# [Tarefas e exercícios]
[1] Segundo o trecho sobre o livro acerca do conflito Israel-Palestina, qual instituição organizou o seminário a partir do qual o livro foi estruturado?
[2] Escreva a continuação do trecho sobre o livro acerca do conflito Israel-Palestina, começando logo depois da última frase apresentada.

# [Trecho selecionado]
—————
Há algo singular na apreciação das relações internacionais contemporâneas e na história das relações internacionais do século XX. Apenas um tema tem sido ultrapassado, em volume e proporção quantitativa, pelo estudo das questões Israel-Palestina: a Grande Guerra de 1914-1918. Isso evidencia algo a nos induzir a uma forte preocupação: mais do que a paz, como lembram os clássicos realistas, a guerra é ainda o cerne a dar fundamento epistemológico às relações internacionais.
Nesse sentido, à primeira vista, pareceria que o livro organizado por Dupas e Vigevani padeceria da síndrome do sucesso do tema em voga ou da pouco criativa recorrência ao lugar comum, ao já dito, ao já qualificado. Em outras palavras, ao déjà vu. Mas não é isso o que emerge ao longo da leitura da coletânea conduzida pelos colegas paulistas. O conflito Israel-Palestina é posto em tela de uma maneira original, no esforço teleológico da busca de caminhos da paz. Os autores, ao aceitarem o desafio, não reificam a guerra, mas a desconstroem, de fato, por meio de múltiplos olhares e binóculos distintos, mas a partir da mesma colina: a da vontade de celebrar a convivência de contrários.
Dupas chama logo a atenção para o fato de que o livro é estruturado a partir de um seminário organizado pelo Instituto de Estudos Avançados da USP, datado, ademais, ao ano 2000. Isso não torna a avaliação atrasada no tempo. Ao contrário, a leitura das relações Israel-Palestina, em tempos menos sombrios que o de hoje, traz um ângulo mais altaneiro, elevado, menos episódico que eventos que nos cobrem de vergonha nesses dias de retorno às desinteligências no contexto do Oriente Médio. Ademais, o recurso à arqueologia do conflito e das possibilidades da paz é por demais útil, às vezes didaticamente apresentado, o que agrega valor adicional à obra coletiva.
O texto de Vigevani, Cintra e Kleines tem o intento de buscar entender as origens do conflito entre palestinos e israelenses na média duração. Do final do século XX ao início do século XXI, a história é recriada na forma da proposição da antinomia entre os anacronismos e a contemporaneidade. Demonstram os autores o quanto a desregulamentação global engendrada pela globalização e a fluidez do sistema internacional pós-Guerra Fria geraram novas condições, mas que se juntaram a outras que lhe são anteriores, propícias à intensificação do conflito. A participação brasileira, ainda que de forma discreta, é avaliada no processo de discussão acerca de posições e versões em favor da construção da paz.
—————
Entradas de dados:
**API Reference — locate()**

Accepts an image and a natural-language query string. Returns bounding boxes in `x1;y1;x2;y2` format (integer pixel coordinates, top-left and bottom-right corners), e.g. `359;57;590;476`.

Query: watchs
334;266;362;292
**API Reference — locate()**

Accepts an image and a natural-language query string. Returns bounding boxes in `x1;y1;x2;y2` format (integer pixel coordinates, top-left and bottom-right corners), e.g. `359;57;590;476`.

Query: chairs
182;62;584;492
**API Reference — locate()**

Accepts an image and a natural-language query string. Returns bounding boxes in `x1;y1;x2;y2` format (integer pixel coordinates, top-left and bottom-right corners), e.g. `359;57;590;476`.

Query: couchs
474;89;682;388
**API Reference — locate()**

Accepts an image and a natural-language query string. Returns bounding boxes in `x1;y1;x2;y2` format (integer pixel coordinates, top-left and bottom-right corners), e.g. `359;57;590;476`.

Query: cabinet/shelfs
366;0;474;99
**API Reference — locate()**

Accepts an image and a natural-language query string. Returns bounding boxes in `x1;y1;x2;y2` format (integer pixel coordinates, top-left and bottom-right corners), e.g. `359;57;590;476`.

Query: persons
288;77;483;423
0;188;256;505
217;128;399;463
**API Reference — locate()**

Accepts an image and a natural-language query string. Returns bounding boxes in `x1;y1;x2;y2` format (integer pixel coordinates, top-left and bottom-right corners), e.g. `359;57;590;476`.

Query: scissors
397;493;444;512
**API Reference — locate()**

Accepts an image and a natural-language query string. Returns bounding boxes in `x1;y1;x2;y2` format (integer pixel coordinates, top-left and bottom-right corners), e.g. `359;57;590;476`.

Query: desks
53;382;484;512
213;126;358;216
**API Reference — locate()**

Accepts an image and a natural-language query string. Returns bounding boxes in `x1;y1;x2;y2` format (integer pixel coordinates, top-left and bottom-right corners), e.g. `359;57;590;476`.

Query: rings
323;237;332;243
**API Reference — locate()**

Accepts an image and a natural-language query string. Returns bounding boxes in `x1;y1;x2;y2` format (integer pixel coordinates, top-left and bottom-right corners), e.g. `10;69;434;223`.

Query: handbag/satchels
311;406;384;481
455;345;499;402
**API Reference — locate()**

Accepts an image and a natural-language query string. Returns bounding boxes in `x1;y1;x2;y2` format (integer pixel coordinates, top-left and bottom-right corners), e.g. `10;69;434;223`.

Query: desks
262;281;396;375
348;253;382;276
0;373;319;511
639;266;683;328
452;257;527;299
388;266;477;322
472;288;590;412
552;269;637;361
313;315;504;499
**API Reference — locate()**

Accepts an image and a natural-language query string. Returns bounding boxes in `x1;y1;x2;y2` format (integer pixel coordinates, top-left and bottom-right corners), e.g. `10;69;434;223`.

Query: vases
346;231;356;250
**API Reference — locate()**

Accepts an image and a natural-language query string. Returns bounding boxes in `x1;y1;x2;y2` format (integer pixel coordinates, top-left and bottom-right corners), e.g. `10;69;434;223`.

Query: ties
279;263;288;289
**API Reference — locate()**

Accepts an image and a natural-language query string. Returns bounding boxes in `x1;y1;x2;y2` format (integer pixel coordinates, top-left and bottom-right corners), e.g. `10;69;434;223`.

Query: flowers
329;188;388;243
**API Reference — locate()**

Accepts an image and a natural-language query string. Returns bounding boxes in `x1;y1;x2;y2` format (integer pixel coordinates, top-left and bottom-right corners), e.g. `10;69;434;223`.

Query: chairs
—————
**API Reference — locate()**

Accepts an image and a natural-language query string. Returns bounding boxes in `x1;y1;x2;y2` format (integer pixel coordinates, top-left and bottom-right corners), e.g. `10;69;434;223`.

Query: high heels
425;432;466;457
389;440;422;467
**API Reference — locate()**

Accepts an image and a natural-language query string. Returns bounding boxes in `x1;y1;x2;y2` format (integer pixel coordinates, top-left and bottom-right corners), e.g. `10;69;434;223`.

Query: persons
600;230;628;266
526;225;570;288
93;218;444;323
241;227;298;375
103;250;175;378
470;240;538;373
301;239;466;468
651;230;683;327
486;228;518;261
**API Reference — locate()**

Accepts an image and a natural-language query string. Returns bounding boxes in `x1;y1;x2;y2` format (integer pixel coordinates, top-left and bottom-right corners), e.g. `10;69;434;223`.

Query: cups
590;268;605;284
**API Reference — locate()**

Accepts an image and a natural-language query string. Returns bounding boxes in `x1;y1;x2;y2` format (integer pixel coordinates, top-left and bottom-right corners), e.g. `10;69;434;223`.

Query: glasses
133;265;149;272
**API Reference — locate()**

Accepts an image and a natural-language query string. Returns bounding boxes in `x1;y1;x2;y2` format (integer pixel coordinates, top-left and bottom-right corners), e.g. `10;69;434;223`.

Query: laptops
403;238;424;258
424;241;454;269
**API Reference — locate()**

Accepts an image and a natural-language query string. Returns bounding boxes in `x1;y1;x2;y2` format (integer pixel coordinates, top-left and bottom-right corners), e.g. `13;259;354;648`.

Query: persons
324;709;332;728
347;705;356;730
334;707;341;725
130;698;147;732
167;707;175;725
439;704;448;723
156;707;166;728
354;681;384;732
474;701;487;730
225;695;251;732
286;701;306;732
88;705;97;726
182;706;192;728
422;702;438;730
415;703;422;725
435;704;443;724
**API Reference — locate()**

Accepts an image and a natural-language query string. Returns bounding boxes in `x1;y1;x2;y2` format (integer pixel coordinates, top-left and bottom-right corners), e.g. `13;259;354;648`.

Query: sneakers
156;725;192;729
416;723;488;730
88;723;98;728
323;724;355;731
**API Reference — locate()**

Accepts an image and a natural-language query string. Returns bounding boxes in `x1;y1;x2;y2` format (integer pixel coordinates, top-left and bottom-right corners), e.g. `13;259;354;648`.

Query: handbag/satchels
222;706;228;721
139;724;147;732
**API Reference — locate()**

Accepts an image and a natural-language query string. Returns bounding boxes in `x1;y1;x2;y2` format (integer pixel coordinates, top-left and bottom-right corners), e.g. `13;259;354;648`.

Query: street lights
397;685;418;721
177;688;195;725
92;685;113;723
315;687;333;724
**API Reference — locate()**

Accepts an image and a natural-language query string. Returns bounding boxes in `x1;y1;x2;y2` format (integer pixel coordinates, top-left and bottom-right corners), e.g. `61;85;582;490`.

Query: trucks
—————
# [Respostas aos problemas]
[1] O Instituto de Estudos Avançados da USP.

[2]
O capítulo de Demant é bastante substantivo, a alinhar as razões do fracasso das negociações em favor da paz entre palestinos e israelenses. A leitura sobre o caráter anômalo da sociedade que se forma em Israel é muito interessante. O amálgama bizarro de modernidade e pré-modernidade, a moldar uma sociedade com ares colonialistas, ajuda a entender alguns dos problemas que são hoje postulados nas relações entre Israel e Palestina e mesmo de Israel em relação a parte do seu entorno árabe.
As chamadas questões substantivas são apresentadas no livro em torno das contribuições de Malki, relativas ao tema da tecnologia no processo de paz; daquelas de Kleiman, sobre o futuro, já meio passado, das relações econômicas Israel-Palestina; das de Kaufman e Bisharat sobre a importância dos direitos humanos na resolução de conflitos; da exposição de Hassassian sobre o tema da soberania palestina; além do retorno de Demant em torno do temas da identidades israelenses e palestinas.
Toda essa segunda parte, muito rica em informações e leituras críticas, ora sobre o campo das identidades, mentalidades e da imagem coletiva do outro, ora sobre o tema clássico das desigualdades estruturais entre fortes e fracos, passando pela valorização dos direitos humanos como o substrato a fornecer perenidade a qualquer ensaio de paz duradoura na região, é seguida por uma parte final do livro, dedicada às percepções brasileiras do conflito.
Na parte final, observadores atentos da academia, como Breda dos Santos e Oliveiros Ferreira, juntam-se diplomatas na carreira ou aposentados, como Vicente Pimentel e Porto de Oliveira. As leituras são múltiplas, desde uma posição mais livre e solta como aquela encaminhada por Oliveiros Ferreira, a refletir sobre o papel da religião e das ideologias que dividem os dois mundos, de forma dicotômica, a empurrar as ações para o espaço do fundamentalismo e não para a coerência de posições em bases de racionalidade mínimas.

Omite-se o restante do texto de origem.